Впоследствии ему стало хватать смелости отвечать на ее вопросы. «Спасибо, у меня все хорошо», – говорил он, к примеру, если она спрашивала. Потом выпрямлялся и утирал рукавом пот со лба, в точности как его отец.

Тем сильнее Мирко раздражало, что его помощи не всегда хватало. Даника, бывало, нанимала работника или двух, которые спали в гамаке в частично отгороженной части сарая. Мирко становился беспокоен в присутствии наемников. К счастью, они не надолго задерживались, некоторые всего на пару дней, и они редко говорили о чем-то интересном или умном. Это его немного успокаивало. И еще болезненное утешение, что их было много разных. Не было кого-то одного. Хотя нет, все же был.

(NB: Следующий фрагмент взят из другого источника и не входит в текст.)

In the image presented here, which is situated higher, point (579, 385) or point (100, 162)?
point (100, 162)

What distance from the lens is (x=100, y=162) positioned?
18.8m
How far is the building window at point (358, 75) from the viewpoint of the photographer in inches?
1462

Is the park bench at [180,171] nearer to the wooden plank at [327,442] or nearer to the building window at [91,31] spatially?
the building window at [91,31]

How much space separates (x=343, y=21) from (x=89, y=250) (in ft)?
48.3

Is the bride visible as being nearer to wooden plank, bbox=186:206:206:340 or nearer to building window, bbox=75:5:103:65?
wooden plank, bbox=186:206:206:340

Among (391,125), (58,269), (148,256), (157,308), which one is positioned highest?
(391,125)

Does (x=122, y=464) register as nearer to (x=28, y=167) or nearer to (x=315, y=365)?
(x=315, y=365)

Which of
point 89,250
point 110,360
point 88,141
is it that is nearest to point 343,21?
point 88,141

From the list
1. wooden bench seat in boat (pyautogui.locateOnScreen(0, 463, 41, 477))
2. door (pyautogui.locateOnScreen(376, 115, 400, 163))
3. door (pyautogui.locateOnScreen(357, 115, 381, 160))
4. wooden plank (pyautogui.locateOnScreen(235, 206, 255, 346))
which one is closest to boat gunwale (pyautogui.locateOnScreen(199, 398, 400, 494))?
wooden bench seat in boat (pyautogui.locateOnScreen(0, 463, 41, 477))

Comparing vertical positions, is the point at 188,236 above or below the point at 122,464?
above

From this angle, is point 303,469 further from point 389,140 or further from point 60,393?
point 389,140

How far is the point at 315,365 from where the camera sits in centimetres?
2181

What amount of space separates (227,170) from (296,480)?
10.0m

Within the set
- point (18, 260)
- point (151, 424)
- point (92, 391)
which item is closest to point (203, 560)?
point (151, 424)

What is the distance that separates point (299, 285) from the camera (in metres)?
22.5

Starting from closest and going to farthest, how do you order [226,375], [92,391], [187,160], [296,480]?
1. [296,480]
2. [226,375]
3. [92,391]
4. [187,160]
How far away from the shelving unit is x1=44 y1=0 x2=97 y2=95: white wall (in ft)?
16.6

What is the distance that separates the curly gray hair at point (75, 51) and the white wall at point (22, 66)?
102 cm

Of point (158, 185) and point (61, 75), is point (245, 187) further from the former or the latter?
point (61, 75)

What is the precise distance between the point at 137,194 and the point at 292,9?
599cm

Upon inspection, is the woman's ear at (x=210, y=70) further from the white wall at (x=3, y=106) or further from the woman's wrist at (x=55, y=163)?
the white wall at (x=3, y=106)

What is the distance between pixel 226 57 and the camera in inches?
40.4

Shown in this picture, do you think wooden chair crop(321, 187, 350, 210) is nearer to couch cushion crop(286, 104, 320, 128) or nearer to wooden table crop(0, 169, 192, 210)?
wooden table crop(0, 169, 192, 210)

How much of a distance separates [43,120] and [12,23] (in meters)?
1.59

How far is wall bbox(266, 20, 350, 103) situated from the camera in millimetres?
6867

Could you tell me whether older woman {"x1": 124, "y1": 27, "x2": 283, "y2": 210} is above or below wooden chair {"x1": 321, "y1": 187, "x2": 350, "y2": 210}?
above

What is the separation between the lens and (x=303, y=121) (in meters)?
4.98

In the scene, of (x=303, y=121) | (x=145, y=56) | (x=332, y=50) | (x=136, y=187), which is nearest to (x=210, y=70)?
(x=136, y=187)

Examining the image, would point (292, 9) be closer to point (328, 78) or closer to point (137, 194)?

– Доброе утро, молодой человек, – начала Даника, когда вышла встречать Мирко во дворе. Она всегда улыбалась, и на щеках проступали ямочки.

Он заметил, что у нее не хватает зуба сверху справа, при том, что остальные зубы были идеальными и ровными. Эта черная дыра ничего не портила. Наоборот, он надеялся ее увидеть, потому что ее было видно, только когда Даника искренне смеялась. Он видел ее, когда принялся за стирку; и когда упал в грязь за амбаром. Хоть было жутко неловко и он готов был сгореть от стыда, Даника так тепло смеялась, что уже не было больно – только удивительно, и он захохотал сам. С тех пор они не раз над этим посмеивались. «Только не споткнись», – кричала она, заметив его с тачкой по пути к луже грязи. И тогда между белоснежными зубами приоткрывалась черная дыра.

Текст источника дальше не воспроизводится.